What you have to do »
Output every entry exactly as given.

Records supplied »

##############################

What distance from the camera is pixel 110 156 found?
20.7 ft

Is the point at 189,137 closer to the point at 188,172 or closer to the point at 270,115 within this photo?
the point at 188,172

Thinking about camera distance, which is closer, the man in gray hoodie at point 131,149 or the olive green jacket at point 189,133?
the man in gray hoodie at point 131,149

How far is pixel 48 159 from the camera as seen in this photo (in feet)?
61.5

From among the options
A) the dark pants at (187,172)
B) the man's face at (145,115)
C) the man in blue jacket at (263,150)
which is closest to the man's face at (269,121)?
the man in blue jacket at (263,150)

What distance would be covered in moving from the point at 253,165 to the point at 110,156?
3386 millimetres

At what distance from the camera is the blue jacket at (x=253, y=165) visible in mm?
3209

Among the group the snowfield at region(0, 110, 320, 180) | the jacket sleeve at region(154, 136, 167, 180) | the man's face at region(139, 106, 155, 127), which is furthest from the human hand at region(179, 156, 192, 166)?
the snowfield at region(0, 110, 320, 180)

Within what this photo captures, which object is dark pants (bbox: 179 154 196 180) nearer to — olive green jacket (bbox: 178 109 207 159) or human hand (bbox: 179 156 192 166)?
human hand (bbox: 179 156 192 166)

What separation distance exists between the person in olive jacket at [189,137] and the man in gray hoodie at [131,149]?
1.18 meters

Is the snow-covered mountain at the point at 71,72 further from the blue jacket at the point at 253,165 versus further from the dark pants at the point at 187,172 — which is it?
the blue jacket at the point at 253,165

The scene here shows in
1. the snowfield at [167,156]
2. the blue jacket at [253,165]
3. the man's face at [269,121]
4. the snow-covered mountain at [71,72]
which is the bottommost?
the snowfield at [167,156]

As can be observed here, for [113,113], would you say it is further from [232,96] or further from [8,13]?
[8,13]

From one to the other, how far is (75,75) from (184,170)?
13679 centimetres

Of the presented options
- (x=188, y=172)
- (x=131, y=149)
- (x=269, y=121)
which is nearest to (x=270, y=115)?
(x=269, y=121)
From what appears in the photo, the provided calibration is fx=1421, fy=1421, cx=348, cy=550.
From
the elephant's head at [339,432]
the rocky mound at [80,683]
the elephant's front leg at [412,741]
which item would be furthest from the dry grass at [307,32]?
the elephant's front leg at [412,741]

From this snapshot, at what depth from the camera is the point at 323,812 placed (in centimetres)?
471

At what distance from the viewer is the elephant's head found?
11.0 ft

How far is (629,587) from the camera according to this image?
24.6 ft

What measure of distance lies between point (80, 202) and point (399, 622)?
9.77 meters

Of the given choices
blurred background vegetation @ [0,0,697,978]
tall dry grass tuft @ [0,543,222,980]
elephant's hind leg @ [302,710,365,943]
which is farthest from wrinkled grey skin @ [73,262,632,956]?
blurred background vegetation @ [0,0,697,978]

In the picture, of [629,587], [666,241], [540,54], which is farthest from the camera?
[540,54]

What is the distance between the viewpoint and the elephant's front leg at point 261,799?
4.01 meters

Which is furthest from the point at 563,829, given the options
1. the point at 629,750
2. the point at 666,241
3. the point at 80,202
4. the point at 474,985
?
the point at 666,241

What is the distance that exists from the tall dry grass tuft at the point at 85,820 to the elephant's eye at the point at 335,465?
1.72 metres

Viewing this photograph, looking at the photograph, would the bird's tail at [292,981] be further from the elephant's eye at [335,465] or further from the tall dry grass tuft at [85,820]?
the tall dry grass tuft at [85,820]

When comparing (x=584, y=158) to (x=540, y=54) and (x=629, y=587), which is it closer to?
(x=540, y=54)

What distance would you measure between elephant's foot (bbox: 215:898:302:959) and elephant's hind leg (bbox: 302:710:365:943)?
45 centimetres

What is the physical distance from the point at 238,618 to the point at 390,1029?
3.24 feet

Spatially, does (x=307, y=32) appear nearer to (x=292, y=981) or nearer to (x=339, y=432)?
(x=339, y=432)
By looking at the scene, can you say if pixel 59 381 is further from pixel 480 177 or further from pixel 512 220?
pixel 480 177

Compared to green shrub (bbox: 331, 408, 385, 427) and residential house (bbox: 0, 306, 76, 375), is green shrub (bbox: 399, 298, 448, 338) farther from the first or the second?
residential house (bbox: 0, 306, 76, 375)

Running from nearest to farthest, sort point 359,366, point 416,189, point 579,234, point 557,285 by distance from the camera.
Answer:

##############################

Result below »
What distance from the camera is pixel 110 156 found?
20.7 ft

Is the point at 189,137 closer to the point at 188,172 or closer to the point at 270,115 within this photo?
the point at 188,172

Thinking about camera distance, which is closer, the man in gray hoodie at point 131,149 or the olive green jacket at point 189,133?
the man in gray hoodie at point 131,149

How far is pixel 48 159 from the camera as seen in this photo (in feet)?
61.5

From among the options
A) the dark pants at (187,172)
B) the man's face at (145,115)
C) the man in blue jacket at (263,150)
which is closest to the man's face at (269,121)?
the man in blue jacket at (263,150)

What distance would be covered in moving from the point at 253,165 to the point at 110,156?
3386 millimetres

At what distance from the camera is the blue jacket at (x=253, y=165) visible in mm?
3209

Among the group the snowfield at region(0, 110, 320, 180) | the jacket sleeve at region(154, 136, 167, 180) | the man's face at region(139, 106, 155, 127), which is furthest from the human hand at region(179, 156, 192, 166)?
the snowfield at region(0, 110, 320, 180)

Within what this photo captures, which object is dark pants (bbox: 179 154 196 180) nearer to — olive green jacket (bbox: 178 109 207 159) or human hand (bbox: 179 156 192 166)?
human hand (bbox: 179 156 192 166)

What separation distance exists between the person in olive jacket at [189,137] and the man in gray hoodie at [131,149]?
1.18 meters

Is the snow-covered mountain at the point at 71,72 further from the blue jacket at the point at 253,165 versus further from the dark pants at the point at 187,172 — which is it?
the blue jacket at the point at 253,165

The scene here shows in
1. the snowfield at [167,156]
2. the blue jacket at [253,165]
3. the man's face at [269,121]
4. the snow-covered mountain at [71,72]
which is the bottommost?
the snowfield at [167,156]

As can be observed here, for [113,113], would you say it is further from [232,96] or further from [8,13]?
[8,13]

From one to the other, how far is (75,75) from (184,170)?
13679 centimetres

Of the presented options
- (x=188, y=172)
- (x=131, y=149)
- (x=269, y=121)
which is nearest to (x=270, y=115)?
(x=269, y=121)
From what appears in the photo, the provided calibration is fx=1421, fy=1421, cx=348, cy=550.
From
the elephant's head at [339,432]
the rocky mound at [80,683]
the elephant's front leg at [412,741]
which item would be furthest from the dry grass at [307,32]?
the elephant's front leg at [412,741]

From this snapshot, at what depth from the camera is the point at 323,812 placed (in centimetres)?
471

At what distance from the viewer is the elephant's head found?
11.0 ft

How far is (629,587) from the camera according to this image?
24.6 ft

What measure of distance lies between point (80, 202) and point (399, 622)?
9.77 meters

Of the given choices
blurred background vegetation @ [0,0,697,978]
tall dry grass tuft @ [0,543,222,980]
elephant's hind leg @ [302,710,365,943]
which is farthest from wrinkled grey skin @ [73,262,632,956]?
blurred background vegetation @ [0,0,697,978]

In the picture, of [629,587], [666,241], [540,54], which is farthest from the camera?
[540,54]

What is the distance between the viewpoint and the elephant's front leg at point 261,799?
4.01 meters

Which is furthest from the point at 563,829, given the options
1. the point at 629,750
2. the point at 666,241
3. the point at 80,202
4. the point at 474,985
?
the point at 666,241

What is the distance that exists from the tall dry grass tuft at the point at 85,820 to the elephant's eye at the point at 335,465?
1.72 metres

Viewing this photograph, looking at the photograph, would the bird's tail at [292,981] be further from the elephant's eye at [335,465] or further from the tall dry grass tuft at [85,820]?
the tall dry grass tuft at [85,820]

When comparing (x=584, y=158) to (x=540, y=54) and (x=629, y=587), which is it closer to?
(x=540, y=54)

What distance would you measure between elephant's foot (bbox: 215:898:302:959) and elephant's hind leg (bbox: 302:710:365:943)?
45 centimetres

What is the physical distance from the point at 238,618 to the point at 390,1029?
3.24 feet

Spatially, does (x=307, y=32) appear nearer to (x=292, y=981) or nearer to (x=339, y=432)?
(x=339, y=432)
By looking at the scene, can you say if pixel 59 381 is further from pixel 480 177 or further from pixel 512 220?
pixel 480 177

Compared to green shrub (bbox: 331, 408, 385, 427) and residential house (bbox: 0, 306, 76, 375), is green shrub (bbox: 399, 298, 448, 338) farther from the first or the second?
residential house (bbox: 0, 306, 76, 375)

Running from nearest to farthest, sort point 359,366, point 416,189, point 579,234, point 557,285 by distance from the camera.
Answer:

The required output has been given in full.